Community intervention takes collective effort and practice. Talk with the victim before doing anything to reduce the potential for retaliation. Discuss your plans to maximize safety; suggest that they call a hotline or a local agency to conduct a safety plan.
- The simple act of someone saying something, intervening and naming abusive behavior is enough to get people thinking about how they treat the people around them.
- Trust your intuition. Warning signs make themselves know, so if you see or hear something that makes you feel uncomfortable or crosses a line–note it and remember it. Red flags should not be ignored.
- Be involved but be respectful. Don’t get yourself or victims in a dangerous situation. Don’t try to fix other people’s relationships. Getting too involved by force may put the victim at risk. Discuss with the victim before proceeding with intervention.
- When talking with an abuser, let them know that you think the use of any violence in a relationship, including threats, is unacceptable and that there’s never a reason for it. Nothing their partner does makes it okay for them to hurt their partner.

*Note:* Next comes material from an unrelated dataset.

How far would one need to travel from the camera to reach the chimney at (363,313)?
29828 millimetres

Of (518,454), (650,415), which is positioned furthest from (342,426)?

- Tell them that domestic violence, including stalking, is a crime and that their abusive behavior can put them in jail.
- Let them know that there is help in the community to end their abusive behavior. Contact one of the local domestic violence programs to find a certified batterer’s treatment program in the area.
- If at an university, discuss your university’s policies on abuse, physical and sexual violence, and harassment.
- Display anti-violence posters and educational materials in your environments.